Work to be completed » List each line of the material that contains the string "water", copying the lines in full. Case counts.

Exercise materials »
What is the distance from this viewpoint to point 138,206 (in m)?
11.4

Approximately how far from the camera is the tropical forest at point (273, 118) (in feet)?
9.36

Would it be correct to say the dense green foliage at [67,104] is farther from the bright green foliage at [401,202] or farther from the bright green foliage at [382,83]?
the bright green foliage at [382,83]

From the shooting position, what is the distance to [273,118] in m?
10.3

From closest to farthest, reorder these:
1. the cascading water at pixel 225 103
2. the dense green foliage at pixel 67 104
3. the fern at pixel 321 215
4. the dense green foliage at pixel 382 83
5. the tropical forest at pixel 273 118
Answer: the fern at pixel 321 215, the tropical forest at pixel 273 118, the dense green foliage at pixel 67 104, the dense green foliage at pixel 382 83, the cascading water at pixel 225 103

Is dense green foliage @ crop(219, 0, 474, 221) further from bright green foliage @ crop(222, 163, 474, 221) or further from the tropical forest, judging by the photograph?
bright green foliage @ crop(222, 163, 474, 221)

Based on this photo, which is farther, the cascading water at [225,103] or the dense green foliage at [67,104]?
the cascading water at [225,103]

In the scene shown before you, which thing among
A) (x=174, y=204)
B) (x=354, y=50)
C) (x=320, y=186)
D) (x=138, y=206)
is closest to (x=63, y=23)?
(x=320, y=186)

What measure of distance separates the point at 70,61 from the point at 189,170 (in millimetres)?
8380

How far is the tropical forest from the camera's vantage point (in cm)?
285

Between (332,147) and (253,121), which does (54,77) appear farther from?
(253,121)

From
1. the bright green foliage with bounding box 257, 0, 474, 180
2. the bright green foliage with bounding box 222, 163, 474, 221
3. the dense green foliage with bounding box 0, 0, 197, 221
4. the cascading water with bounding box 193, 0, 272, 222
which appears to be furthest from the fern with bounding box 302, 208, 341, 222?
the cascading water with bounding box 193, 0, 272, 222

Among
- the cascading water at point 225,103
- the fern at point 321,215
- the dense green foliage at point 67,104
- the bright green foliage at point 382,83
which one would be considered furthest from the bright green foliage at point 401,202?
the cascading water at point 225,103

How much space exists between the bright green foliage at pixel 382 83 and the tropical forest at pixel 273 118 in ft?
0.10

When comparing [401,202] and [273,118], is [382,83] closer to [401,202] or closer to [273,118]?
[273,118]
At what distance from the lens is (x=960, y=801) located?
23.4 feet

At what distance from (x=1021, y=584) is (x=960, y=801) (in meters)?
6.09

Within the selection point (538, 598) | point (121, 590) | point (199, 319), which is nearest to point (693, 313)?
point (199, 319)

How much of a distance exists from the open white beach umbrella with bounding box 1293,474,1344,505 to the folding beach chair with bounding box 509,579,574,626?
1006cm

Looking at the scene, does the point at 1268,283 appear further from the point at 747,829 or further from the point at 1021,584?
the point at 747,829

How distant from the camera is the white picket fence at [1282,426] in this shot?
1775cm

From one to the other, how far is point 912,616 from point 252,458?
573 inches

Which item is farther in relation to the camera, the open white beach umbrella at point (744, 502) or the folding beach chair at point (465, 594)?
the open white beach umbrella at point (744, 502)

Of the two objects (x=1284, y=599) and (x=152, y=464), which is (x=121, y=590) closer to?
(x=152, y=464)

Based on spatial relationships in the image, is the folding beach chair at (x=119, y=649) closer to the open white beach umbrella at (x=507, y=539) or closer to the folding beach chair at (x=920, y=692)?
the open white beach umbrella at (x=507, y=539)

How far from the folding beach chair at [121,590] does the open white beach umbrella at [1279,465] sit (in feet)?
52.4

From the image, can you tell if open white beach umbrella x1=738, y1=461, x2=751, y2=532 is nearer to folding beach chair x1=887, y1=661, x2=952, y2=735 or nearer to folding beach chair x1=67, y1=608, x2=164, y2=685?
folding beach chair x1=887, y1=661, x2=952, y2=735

Output below »
1. the cascading water at pixel 225 103
Answer: the fern at pixel 321 215, the tropical forest at pixel 273 118, the dense green foliage at pixel 67 104, the dense green foliage at pixel 382 83, the cascading water at pixel 225 103
Based on this photo, which is farther, the cascading water at [225,103] or the dense green foliage at [67,104]?
the cascading water at [225,103]
4. the cascading water with bounding box 193, 0, 272, 222
the cascading water with bounding box 193, 0, 272, 222
- the cascading water at point 225,103
the cascading water at point 225,103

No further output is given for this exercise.